EXERCISE DETAILS >> Transcribe the passage on medical care after the Haiti earthquake word for word, between "Rebuilding the infrastructure" and "managed by Haitians.", inclusive.

PASSAGE SHOWN >>
::::::::::

Wound infections will also be a problem for “months to come,” said Casey M. McMillan, ACP Member, a med-peds hospitalist at The Regional Medical Center in Orangeburg, S.C., who spent a week at a hospital in Les Cayes, about four hours from the capital. And mental health problems are also pervasive in the earthquake's aftermath, according to Dr. Perry.

“People are sad. They stare at you in a vacant way,” he said. He recalled one woman who was crying all the time. She had lost a leg and was taken to the hospital by helicopter without knowing anything about the fate of her six children.

“One of the Haitian physicians said to me that he is worried there will be a lot of suicides over the next months,” he said. “We are going to need mental health volunteers and counselors on an ongoing basis.”

Rebuilding the infrastructure

In addition to managing emerging diseases and other health issues, nonprofit medical groups are assisting with rebuilding the medical infrastructure and helping restore, or even improve, medical care in the country. The ultimate goal of some major U.S. aid groups is to re-establish a system led and managed by Haitians.

::::::::::

[Collected data]

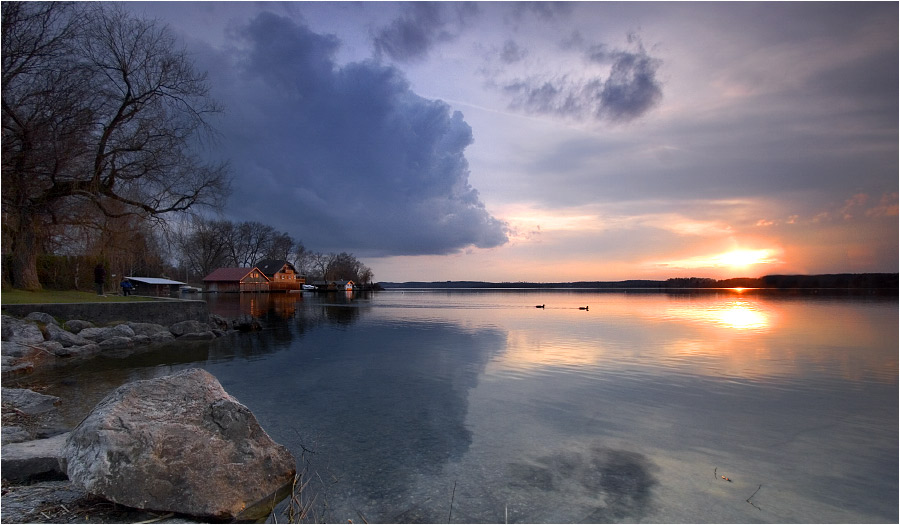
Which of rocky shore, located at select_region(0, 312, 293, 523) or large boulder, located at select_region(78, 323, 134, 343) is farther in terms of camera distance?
large boulder, located at select_region(78, 323, 134, 343)

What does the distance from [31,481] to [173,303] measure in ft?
64.4

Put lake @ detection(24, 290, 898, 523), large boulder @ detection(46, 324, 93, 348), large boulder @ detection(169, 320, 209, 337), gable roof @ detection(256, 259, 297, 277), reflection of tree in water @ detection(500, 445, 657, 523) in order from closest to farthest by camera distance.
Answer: reflection of tree in water @ detection(500, 445, 657, 523), lake @ detection(24, 290, 898, 523), large boulder @ detection(46, 324, 93, 348), large boulder @ detection(169, 320, 209, 337), gable roof @ detection(256, 259, 297, 277)

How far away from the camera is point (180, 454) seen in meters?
4.96

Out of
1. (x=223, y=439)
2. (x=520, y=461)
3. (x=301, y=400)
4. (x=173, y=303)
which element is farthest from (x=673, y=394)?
(x=173, y=303)

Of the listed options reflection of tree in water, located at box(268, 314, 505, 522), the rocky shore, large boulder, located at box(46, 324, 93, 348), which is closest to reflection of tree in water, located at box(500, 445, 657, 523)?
reflection of tree in water, located at box(268, 314, 505, 522)

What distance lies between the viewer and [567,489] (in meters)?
5.97

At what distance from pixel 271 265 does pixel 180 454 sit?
332 feet

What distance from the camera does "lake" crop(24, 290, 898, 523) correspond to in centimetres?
568

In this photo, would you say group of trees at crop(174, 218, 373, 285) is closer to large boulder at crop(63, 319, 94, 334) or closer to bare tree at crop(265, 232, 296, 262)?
bare tree at crop(265, 232, 296, 262)

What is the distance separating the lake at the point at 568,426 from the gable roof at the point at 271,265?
83.4 metres

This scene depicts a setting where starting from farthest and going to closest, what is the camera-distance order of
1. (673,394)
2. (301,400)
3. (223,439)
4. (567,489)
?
(673,394)
(301,400)
(567,489)
(223,439)

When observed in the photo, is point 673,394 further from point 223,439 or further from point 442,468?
point 223,439

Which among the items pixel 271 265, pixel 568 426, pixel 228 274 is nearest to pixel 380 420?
pixel 568 426

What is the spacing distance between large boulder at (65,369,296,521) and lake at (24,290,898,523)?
2.35ft
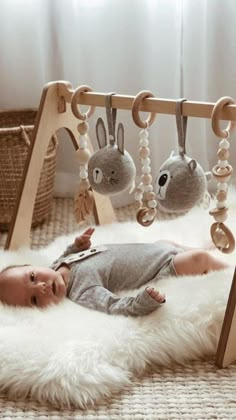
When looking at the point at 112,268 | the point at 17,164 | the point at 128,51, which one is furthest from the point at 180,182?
the point at 128,51

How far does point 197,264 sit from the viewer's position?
1.42 m

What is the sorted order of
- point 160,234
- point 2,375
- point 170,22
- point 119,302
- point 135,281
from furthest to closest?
point 170,22 < point 160,234 < point 135,281 < point 119,302 < point 2,375

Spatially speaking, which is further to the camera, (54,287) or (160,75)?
(160,75)

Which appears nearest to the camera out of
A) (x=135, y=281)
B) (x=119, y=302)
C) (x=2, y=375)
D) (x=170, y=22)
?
(x=2, y=375)

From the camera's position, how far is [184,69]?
2152 millimetres

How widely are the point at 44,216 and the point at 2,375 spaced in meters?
1.00

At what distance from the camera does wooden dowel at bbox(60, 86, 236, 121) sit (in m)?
1.23

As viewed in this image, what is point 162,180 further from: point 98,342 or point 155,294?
point 98,342

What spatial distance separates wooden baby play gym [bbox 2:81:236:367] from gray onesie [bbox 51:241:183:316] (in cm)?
8

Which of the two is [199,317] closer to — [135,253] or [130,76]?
[135,253]

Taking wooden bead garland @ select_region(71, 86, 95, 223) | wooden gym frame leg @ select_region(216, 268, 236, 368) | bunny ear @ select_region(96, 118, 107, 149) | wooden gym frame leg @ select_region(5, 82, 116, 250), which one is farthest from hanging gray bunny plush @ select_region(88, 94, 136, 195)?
wooden gym frame leg @ select_region(216, 268, 236, 368)

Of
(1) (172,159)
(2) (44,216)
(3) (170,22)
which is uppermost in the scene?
(3) (170,22)

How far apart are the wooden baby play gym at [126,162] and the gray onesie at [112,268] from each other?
8cm

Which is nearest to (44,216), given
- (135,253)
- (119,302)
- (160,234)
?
(160,234)
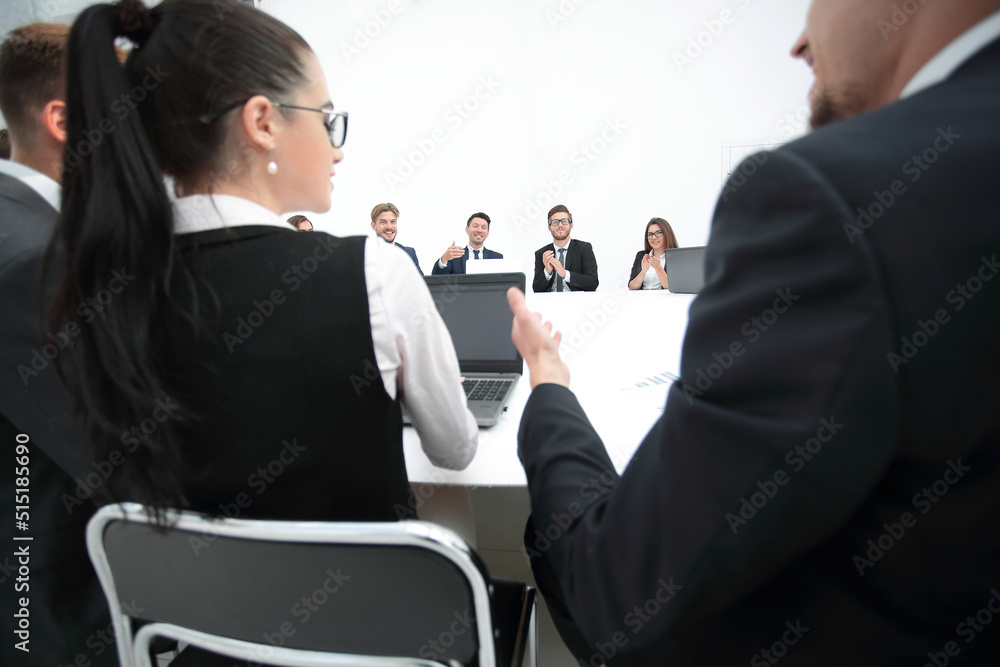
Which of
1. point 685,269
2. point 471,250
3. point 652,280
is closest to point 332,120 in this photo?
point 685,269

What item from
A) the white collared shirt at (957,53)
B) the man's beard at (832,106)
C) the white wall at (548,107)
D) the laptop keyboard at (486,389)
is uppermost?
the white wall at (548,107)

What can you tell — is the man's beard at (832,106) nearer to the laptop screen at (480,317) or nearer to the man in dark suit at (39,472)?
the laptop screen at (480,317)

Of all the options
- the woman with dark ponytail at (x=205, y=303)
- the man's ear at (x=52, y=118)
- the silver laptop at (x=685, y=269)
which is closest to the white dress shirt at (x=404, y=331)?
the woman with dark ponytail at (x=205, y=303)

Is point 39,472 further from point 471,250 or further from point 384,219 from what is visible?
point 471,250

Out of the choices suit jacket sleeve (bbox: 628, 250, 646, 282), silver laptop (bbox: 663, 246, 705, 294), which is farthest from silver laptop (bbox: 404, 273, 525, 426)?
suit jacket sleeve (bbox: 628, 250, 646, 282)

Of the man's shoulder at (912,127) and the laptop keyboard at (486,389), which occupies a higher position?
the man's shoulder at (912,127)

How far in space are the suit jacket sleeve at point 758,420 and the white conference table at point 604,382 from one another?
Answer: 18 centimetres

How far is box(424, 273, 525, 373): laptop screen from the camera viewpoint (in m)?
1.09

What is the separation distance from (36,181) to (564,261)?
14.9ft

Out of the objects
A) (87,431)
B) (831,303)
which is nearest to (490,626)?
(831,303)

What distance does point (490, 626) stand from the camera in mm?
495

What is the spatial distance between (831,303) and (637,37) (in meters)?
5.54

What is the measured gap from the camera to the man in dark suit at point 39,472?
0.69 m

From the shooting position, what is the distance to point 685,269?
89.8 inches
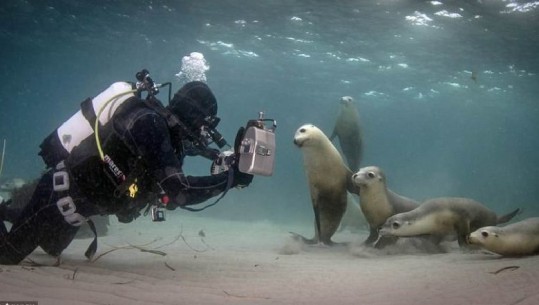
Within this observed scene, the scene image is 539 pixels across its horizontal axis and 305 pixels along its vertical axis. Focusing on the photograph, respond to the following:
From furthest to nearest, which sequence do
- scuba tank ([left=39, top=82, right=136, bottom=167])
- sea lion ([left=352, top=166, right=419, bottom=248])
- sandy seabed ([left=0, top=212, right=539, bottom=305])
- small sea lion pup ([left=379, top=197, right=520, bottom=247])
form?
1. sea lion ([left=352, top=166, right=419, bottom=248])
2. small sea lion pup ([left=379, top=197, right=520, bottom=247])
3. scuba tank ([left=39, top=82, right=136, bottom=167])
4. sandy seabed ([left=0, top=212, right=539, bottom=305])

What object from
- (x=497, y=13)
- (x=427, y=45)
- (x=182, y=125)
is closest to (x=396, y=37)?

::::::::::

OUTPUT FOR THIS TASK >>
Rebuilding the infrastructure

In addition to managing emerging diseases and other health issues, nonprofit medical groups are assisting with rebuilding the medical infrastructure and helping restore, or even improve, medical care in the country. The ultimate goal of some major U.S. aid groups is to re-establish a system led and managed by Haitians.